Je suis Silvia Avallone depuis plusieurs années, après avoir lu une critique de son premier roman D’acier publié dans le Courrier international il y a 7 ou 8 ans. J’avais adoré ce roman que j’ai longtemps offert ou prêté. L’histoire de ces deux amies adolescentes dans une ville pauvre et industrielle de l’Italie, bien loin des clichés de la dolce vita. Je me souviens d’un soleil écrasant, lourd et dur, des descriptions grandioses de l’usine (dignes de Zola !) et de cette sensualité que transpirait ces deux filles un peu allumeuses, bien trop jeunes pour comprendre l’effet qu’elles produisaient sur la libido jamais assouvie des hommes jeunes et moins jeunes. J’ai beau ne pas me rappeler l’intrigue du roman, je me rappelle l’ambiance et ce soleil si intense qui s’en dégageait. En refermant le livre, je m’étais dit que je suivrais cette jeune autrice.

 

Lorsqu’elle a publié son deuxième roman, Marina Bellezza, j’ai attendu avec impatience qu’il sorte en livre de poche. Je fus pourtant déçue, je trouvais le roman un peu faible, surtout après la puissance de D’acier. Je n’ai pas cru aux personnages et la trame était peu crédible. C’est souvent un risque avec un deuxième roman, et tout particulièrement lorsque le premier a été porté au pinacle. Lorsque le troisième roman La vie parfaiteest sorti, j’ai longuement hésité et puis je me suis ravisé. J’en ai tellement à lire… Quand je suis tombée dessus à la bibliothèque, je me suis dit que j’allais lui laisser une chance et j’ai bien fait car j’ai accroché !

 

Le livre reprend des thèmes chers à l’autrice : la jeunesse, la pauvreté, le décalage entre plusieurs mondes mais explore aussi celui de la maternité. Celle qui est voulue et celle qui ne l’est pas.

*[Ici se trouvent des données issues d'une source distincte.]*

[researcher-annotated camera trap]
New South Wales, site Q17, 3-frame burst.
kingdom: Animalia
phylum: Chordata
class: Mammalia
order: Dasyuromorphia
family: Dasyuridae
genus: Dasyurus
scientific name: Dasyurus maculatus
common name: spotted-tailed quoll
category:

Ce roman explore les destins croisés de cinq protagonistes : Adele une jeune fille de 18 ans enceinte de son petit ami Manuel qui a mal tourné, de son meilleur ami, mais aussi de Dora et Fabrizio, un couple de trentenaires qui a tout essayé pour devenir parents. Les trois premiers habitent une triste cité, en banlieue de Bologne et n’ont guère d’espoir d’améliorer leur sort malgré leur intelligence tandis que le couple bourgeois et urbain se délite à mesure que l’enfant tant désiré n’arrive pas.

 

Avec sa plume incandescente, Avallone arrive une fois de plus à s’adresser à notre cœur et notre tête, où se bousculent les questions. « Quel avenir doit-on offrir à un enfant ? L’amour est-il suffisant? Que faire quand le désir d’enfant envahit tout, où l’obsession ronge l’union ? Est-il possible de s’affranchir de sa classe sociale ?» Avec ses mots, justement choisis (et traduits), elle nous fait voir toutes les facettes de ces questions si complexes, tout en distillant subtilement une palette d’émotions… Un roman réussi d’une Italienne qui a tout l’avenir devant elle.